– Он пойдет.
Маравильяс закрыла глаза, когда обе повернулись к ней. «Вот и все. Вот я и сказала», – подумала девочка. Далмау не должен умереть. Trinxeraire сжала губы: Далмау – единственный, при виде которого иногда мурашки бегали по всему ее телу, а иногда, если он страдал, у нее в животе будто кошки скреблись, что обычно бывало, если она несколько дней ничего не ела. Наверное, она знала, что это; подозревала, чем вызваны такие ощущения, но не смела выразить в словах, разве что бормотала вполголоса, прерывистым шепотом, ночами, когда Далмау, подсевший на морфин, валялся на улице без чувств, и она осмеливалась присесть рядом на корточки и прикоснуться к его волосам. Нет, она не может допустить, чтобы Далмау умер, пусть лучше достается гарпии, которая не дала ей хлебушка. Она потеряет много денег, если только толстяк не убьет и ее, и Дельфина, чтобы не отдавать им их долю: две тысячи песет золотом стоят того, чтобы исчезли с лица земли двое бродяжек, о которых никто не спросит, судьба которых не обеспокоит никого. Две тысячи песет! И думать нечего! Маравильяс знала, что дон Рикардо деньги не отдаст, а может быть, и убьет их с братом; и барыга понимал это, но был уверен также, что девчонка действовала не из корысти, а из ревности, хотя не смела в этом признаться: она желала одного – причинить вред невесте художника. А раз Эмма на свободе, нет никакого смысла в том, что погибнет Далмау. Она улыбнулась, прежде чем открыла глаза и взглянула на женщин, которые расспрашивали ее, оставаясь на почтительном расстоянии: всякий шарахнется от ее одежек, от нее самой, такой грязной и вонючей.

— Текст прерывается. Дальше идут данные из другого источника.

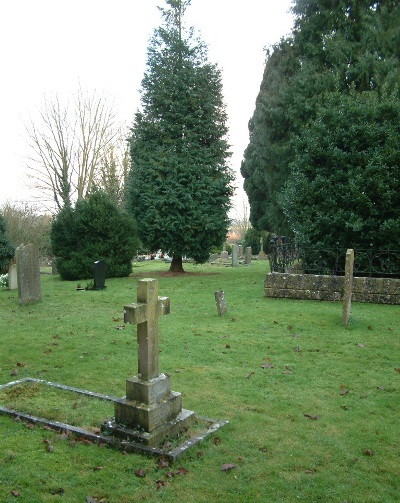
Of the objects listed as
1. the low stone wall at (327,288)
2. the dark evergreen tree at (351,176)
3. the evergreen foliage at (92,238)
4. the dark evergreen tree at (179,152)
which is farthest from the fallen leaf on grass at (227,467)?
the dark evergreen tree at (179,152)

– Что ты сказала? – переспросила Эмма. – Мы говорим об одном и том же?
– Мы говорим о Далмау, да. И он не сам пойдет сдаваться, а его продаст дон Рикардо, тот, из Пекина. Вообще-то, думаю, уже продал. Осталось только вручить. Сегодня, завтра…
Эмма закрыла руками лицо.
– Ты-то откуда знаешь? – осведомилась Хосефа.

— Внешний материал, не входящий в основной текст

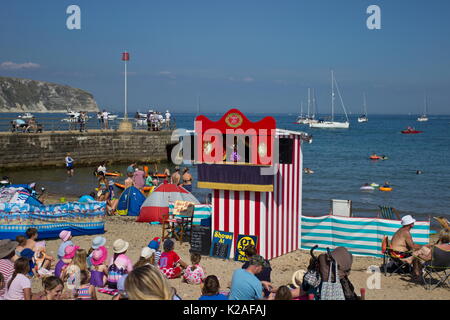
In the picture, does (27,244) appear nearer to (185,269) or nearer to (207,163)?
(185,269)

Маравильяс не отвечала. Не могла отвести взгляда от Эммы. Та рыдала взахлеб. Содрогалась всем телом. Слеза скатилась по грязной щеке trinxeraire, чему она сама удивилась.
– Отвечай, – потребовала Хосефа. Маравильяс молчала. – Почему мы должны тебе верить?
– Потому, что мою душу, если она у меня когда-то и была, похитил ваш сын. Помните? – сказала наконец trinxeraire. Хосефа во всю ширь распахнула глаза. Эмма отняла от лица руки. Маравильяс перевела взгляд с одной на другую; пришлось прочистить горло, прежде чем заговорить, обращаясь к Эмме. – Я никогда никому так не завидовала, как в тот день, когда увидела тебя на тех картинках, где ты нарисована голая. Посмотрела на себя в зеркало, которое там висело, и… – Тут девчонка взглянула на свою плоскую грудь, впалый живот, тощие ноги, все тело, скрытое, обернутое в лохмотья. На лице ее появилась гримаса, смысл которой трудно было истолковать. – С тех пор я тебя возненавидела, унизила тебя и отняла у Далмау. – Никогда раньше она не говорила так долго, тем более с людьми, которые обычно сторонились ее или замахивались палкой. Но эти две женщины внимательно слушали. Девчонка почувствовала, что впервые в жизни совершает что-то стоящее, нежданно-негаданно она обрела прежде невиданную уверенность в себе. – Ты выиграла, – заявила она. – Возвращаю его тебе. Не хочу, чтобы он умер. Поторопись, но будь осторожна. Его прячут в море. Ты ведь знаешь, где Пекин, правда? Если не знаешь, выясняй поскорее.